- League: Deutsche Eishockey Liga
- Sport: Ice Hockey
- Teams: 14
- TV partner: Premiere

2004-05
- Season champions: Eisbären Berlin

DEL seasons
- ← 2003–042005–06 →

= 2004–05 DEL season =

The 2004–05 Deutsche Eishockey Liga season was the 11th season since the founding of the Deutsche Eishockey Liga (German Ice Hockey League). The Eisbären Berlin (Polar Bears Berlin) became first time German Champion, a feat they will repeat a number of times in the next seasons. The Kassel Huskies was allowed to stay in the league, despite losing the play-down, as Grizzly Adams Wolfsburg lost its DEL license.

The season was significant, due to the NHL lockout. 22 NHL players came to play the season in the DEL, with the Iserlohn Roosters making the first move by signing up Mike York. Several German national team players came as well -- Marco Sturm, Jochen Hecht and Olaf Kölzig. Other significant signings included Stéphane Robidas and Doug Weight midseason signups for the previous season champion the Frankfurt Lions. Erik Cole, who would have been playing with the Carolina Hurricanes, was named MVP of the playoffs with the Eisbären Berlin.

==Regular season==
The regular season was played from September 17, 2004 to March 13, 2005.

|  | Team | GP | Won | Lost | GF:GA | Points |
|---|---|---|---|---|---|---|
| 1. | Frankfurt Lions (M) | 52 | 35 | 17 | 197:124 | 103 |
| 2. | Eisbären Berlin | 52 | 32 | 20 | 166:141 | 101 |
| 3. | Nürnberg Ice Tigers | 52 | 33 | 19 | 188:131 | 95 |
| 4. | Kölner Haie | 52 | 29 | 23 | 146:120 | 92 |
| 5. | ERC Ingolstadt | 52 | 31 | 21 | 149:139 | 91 |
| 6. | Adler Mannheim | 52 | 26 | 26 | 151:150 | 80 |
| 7. | Augsburger Panther | 52 | 24 | 28 | 150:154 | 76 |
| 8. | Hamburg Freezers | 52 | 26 | 26 | 133:148 | 76 |
| 9. | Krefeld Pinguine | 52 | 25 | 26 | 145:159 | 73 |
| 10. | DEG Metro Stars | 52 | 24 | 28 | 139:152 | 71 |
| 11. | Iserlohn Roosters | 52 | 21 | 31 | 138:156 | 64 |
| 12. | Hannover Scorpions | 52 | 21 | 31 | 133:175 | 60 |
| 13. | Grizzly Adams Wolfsburg (N) | 52 | 19 | 32 | 134:174 | 58 |
| 14. | Kassel Huskies | 52 | 17 | 35 | 127:173 | 52 |

GP = Games played; GF:GA = Goals for and against

Color code: = Direct Playoff qualification, = Playoff qualification round, = No playoff

==Playdowns==
The two last placed, Grizzly Adams Wolfsburg and Kassel Huskies played a "playdown" in a Best-of-seven series starting March 18, 2005.

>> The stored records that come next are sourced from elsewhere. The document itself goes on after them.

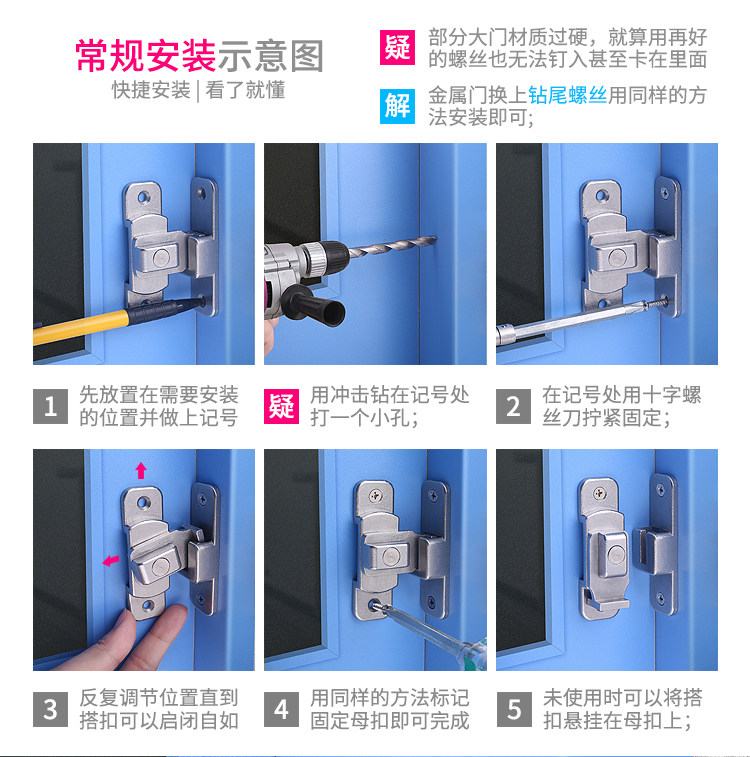 常规安装示意图
快捷安装 | 看了就懂

疑 部分大门材质过硬，就算用再好的螺丝也无法钉入甚至卡在里面

解 金属门换上钻尾螺丝用同样的方法安装即可;

1 先放置在需要安装的位置并做上记号

疑 用冲击钻在记号处打一个小孔;

2 在记号处用十字螺丝刀拧紧固定;

3 反复调节位置直到搭扣可以启闭自如

4 用同样的方法标记固定母扣即可完成

5 未使用时可以将搭扣悬挂在母扣上;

|  |  |  | Serie | 1 | 2 | 3 | 4 | 5 | 6 | 7 |
|---|---|---|---|---|---|---|---|---|---|---|
| Grizzly Adams Wolfsburg | – | Kassel Huskies | 4:3 | 2:0 | 0:3 | 7:0 | 2:4 | 0:2 | 4:1 | 3:2 |

The Kassel Huskies were set to be relegated to the 2. Bundesliga, but due to the Grizzly Adams losing their DEL license, they were allowed to stay. The Grizzly Adams lost the license as their new Arena was not finished in time, and the old one did not conform to the DEL rules.